This was his answer to journalist Benjamín Lana, who moderated the talk sponsored by the Regional Government of Andalusia and which was held in Eneko Atxa’s Azurmendi*** restaurant in Vizcaya, “an ace chef who took me out to dinner yesterday”, affirmed León in jest. The added advantages of holding a congress in a new format, that among other things enables you to enter the kitchens of important chefs and create curious dancing partners.  
 
With the presence of the Basque Chef, tasting and certifying what León was explaining, the Chef from Cádiz focussed his talk on the textures he is seeking for now. “I want to show the sea’s endless range of products and properties”, he explained as he prepared his new dish: little sea ribs. In the latest edition of Encuentro de los Mares he presented popcorn from the sea, he now follows suit with the ribs, an evolution of other marine morsels that emulate meat and are now a part of him.

Job
Translate this sentence from the passage on the Cádiz chef's talk into Spanish: "With the presence of the Basque Chef, tasting and certifying what León was explaining, the Chef from Cádiz focussed his talk on the textures he is seeking for now."

Given information
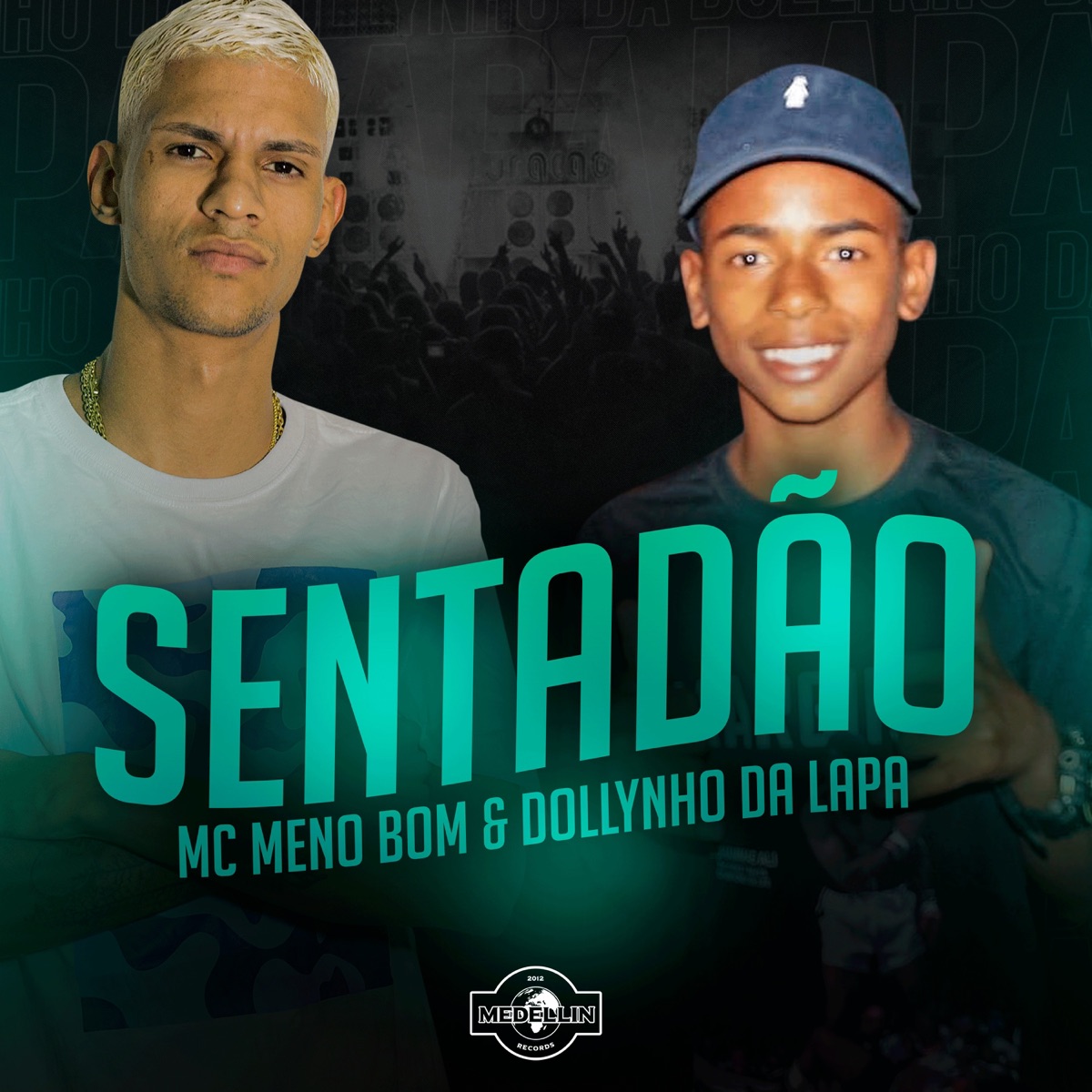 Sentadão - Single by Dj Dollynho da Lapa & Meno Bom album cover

...

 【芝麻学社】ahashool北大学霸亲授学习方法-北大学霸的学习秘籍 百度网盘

Output of the task
Con la presencia del chef vasco, que probaba y certificaba lo que León iba explicando, el chef gaditano centró su charla en las texturas que busca por ahora.